L’Operazione Cervo appare oggi quanto mai opportuna per il Parco dei Nebrodi, rappresentando un formidabile attrattore eco-turistico, un esempio di buona conduzione ambientale e un forte messaggio di ricostituzione della vita selvatica nelle foreste e nelle montagne un tempo troppo sfruttate, e oggi finalmente protette.
La reintroduzione degli Ungulati nell’Appennino centro-meridionale, che venne attuata con grande successo negli anni Settanta nel Parco Nazionale d’Abruzzo, costituisce un’ottima esperienza di base da studiare, seguire e imitare per favorire in ogni modo il ritorno del Cervo anche in Sicilia, suggerendo peraltro di dividere l’Operazione in due fasi ben distinte: anzitutto la creazione di un Centro Natura con Area Faunistica del Cervo a Cesarò, e poi la eventuale progressiva reimmissione dell’Ungulato nel territorio dei Monti Nebrodi.

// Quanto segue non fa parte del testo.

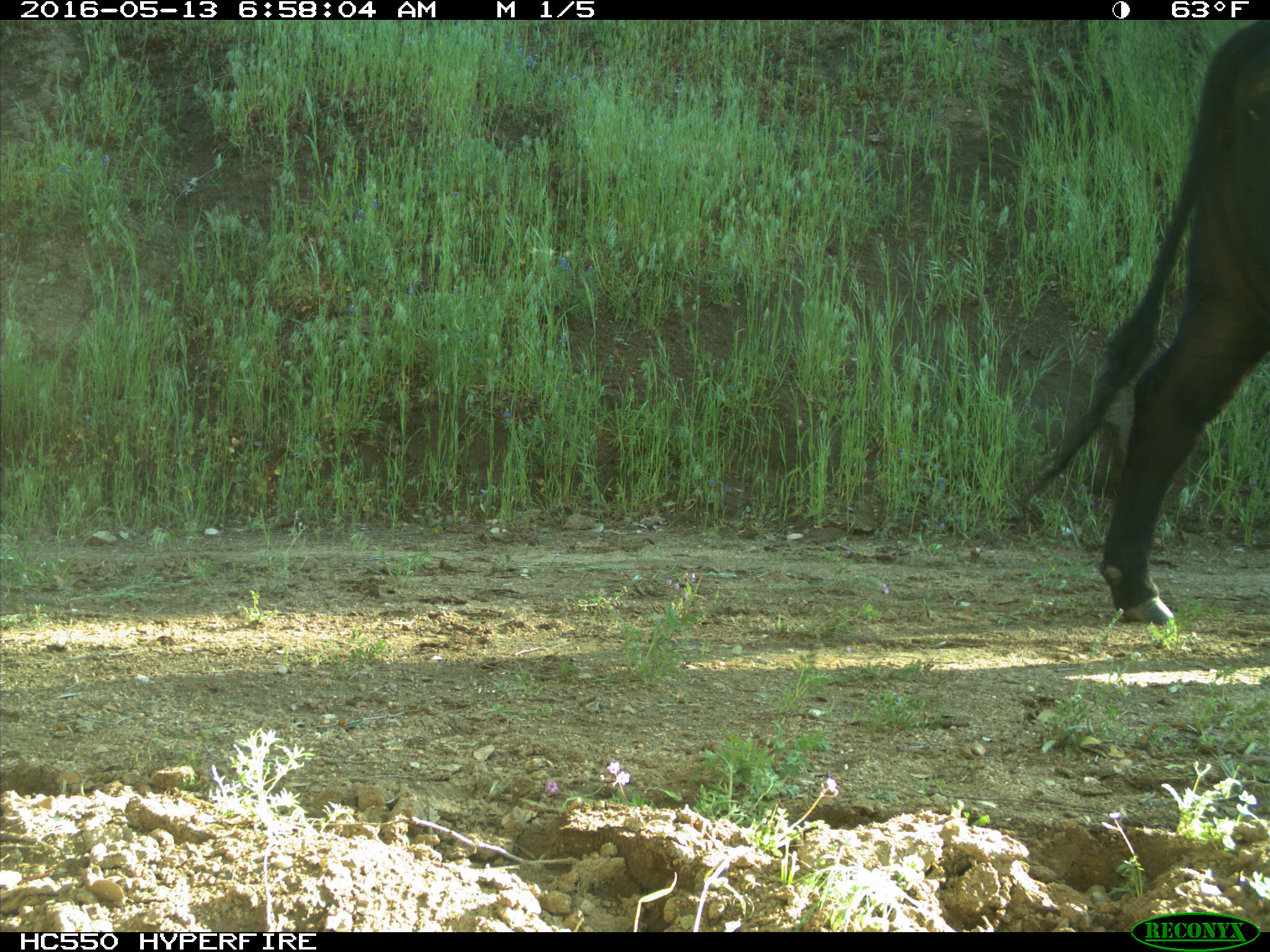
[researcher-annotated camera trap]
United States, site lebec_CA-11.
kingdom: Animalia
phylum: Chordata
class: Mammalia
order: Artiodactyla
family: Bovidae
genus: Bos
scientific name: Bos taurus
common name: domestic cow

L’Area Faunistica, una struttura ideata e sviluppata per la prima volta nel Parco d’Abruzzo, costituisce senza dubbio, insieme al Centro Natura dedicato al Cervo, il primo passo indispensabile per far conoscere da vicino a tutti lo splendido animale, suscitare curiosità ed entusiasmo, attirare appassionati e fotografi, restituire identità e memoria del passato. Chi non conosce l’Area del Lupo a Civitella Alfedena, vero motore del successo del turismo naturalistico, prima ancora che nascesse in Italia la fiorente attività del vero “eco-turismo”? Oggi il turismo è la più grande impresa mondiale, e il suo segmento in più rapida crescita è appunto l’eco-turismo. L’unica soluzione valida per ricreare, anche a livello internazionale, il viaggio al Mezzogiorno d’Europa, stimolando un Nuovo Grand Tour attratto da natura e cultura, storia e monumenti, sole e mare, colori e sapori del Mediterraneo.